Here is a short but helpful article refuting the type of reasoning coming from your friends. Can God make a rock so big He can't pick it up? | Christian Apologetics and Research Ministry


----------



## One Little Nail (Aug 25, 2014)

This reminds me of a story my Father used to tell me, which I found out later was from St Augustine, though it may be an apocryphal tale?

The story is told of St Augustine of Hippo, a great philosopher and theologian who wanted so much to understand the doctrine of the Trinity and to be able to explain it logically. One day as he was walking along the sea shore and reflecting on this, he suddenly saw a little child all alone on the shore. The child made a whole in the sand, ran to the sea with a little cup, filled her cup, came and poured it into the hole she had made in the sand. Back and forth she went to the sea, filled her cup and came and poured it into the hole. Augustine went up to her and said, "Little child, what are doing?" and she replied, "I am trying to empty the sea into this hole." "How do you think," Augustine asked her, "that you can empty this immense sea into this tiny hole and with this tiny cup?" To which she replied, " And you, how do you suppose that with this your small head you can comprehend the immensity of God?" With that the child disappeared.

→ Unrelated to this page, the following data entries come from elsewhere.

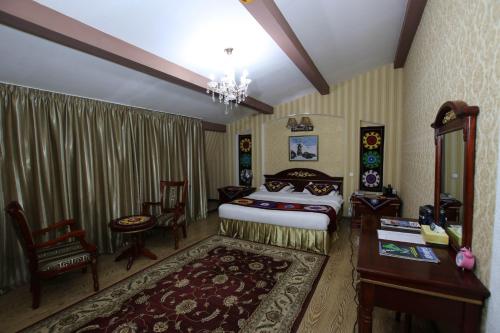a bedroom with a bed and a desk and a table at ORIYO DUSHANBE HOTEL in Dushanbe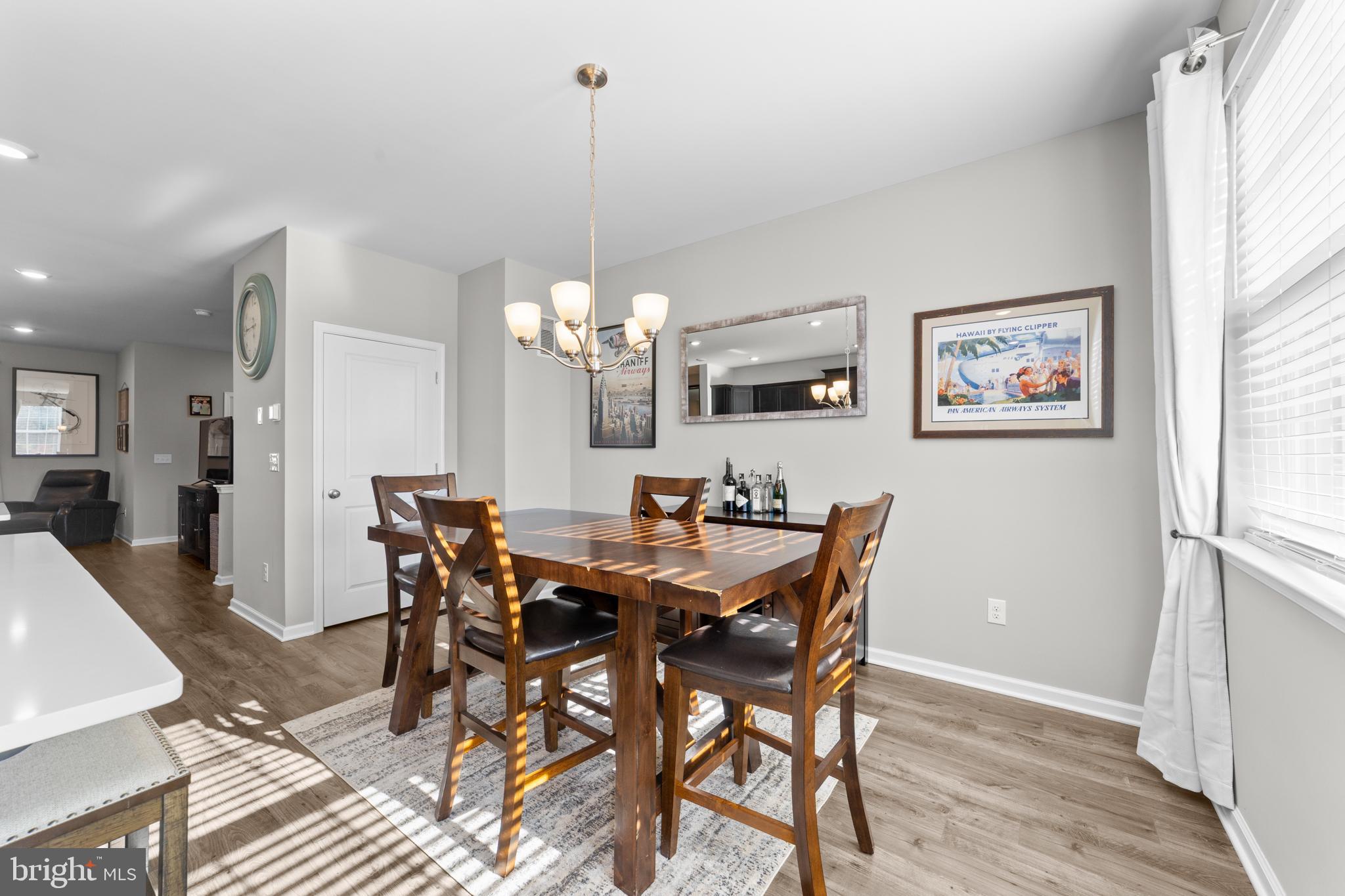 51 Turin Way Mount Laurel, NJ 08054 - Photo 12 of 35 a view of a dining room with furniture a chandelier and wooden floor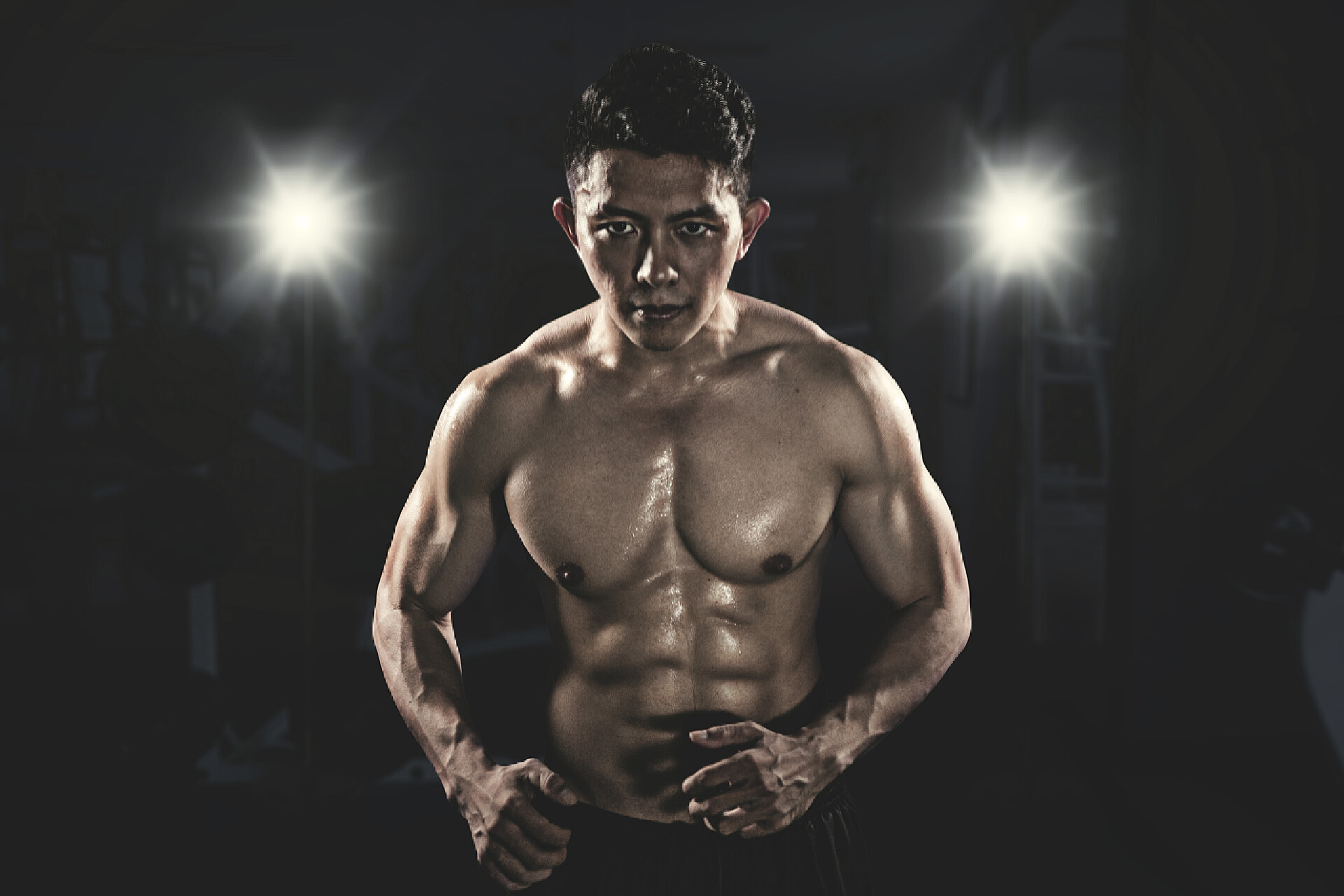 黑暗中的肌肉男图为肌肉发达的亚洲男子站在黑暗的房间里看着镜头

There are just some things about God that are incomprehensible.


----------



## Cymro (Aug 25, 2014)

The premise posed by your friend is illogical and naive. How can the Eternal not exist?
How can the Immutable be subject to change? How can the Infinite be compressed into 
nothing? God can only act according to His nature, and cannot deny Himself.
Such vain speculations and vain philosophies are circular, and rob you of precious time.
Don't pursue them.


----------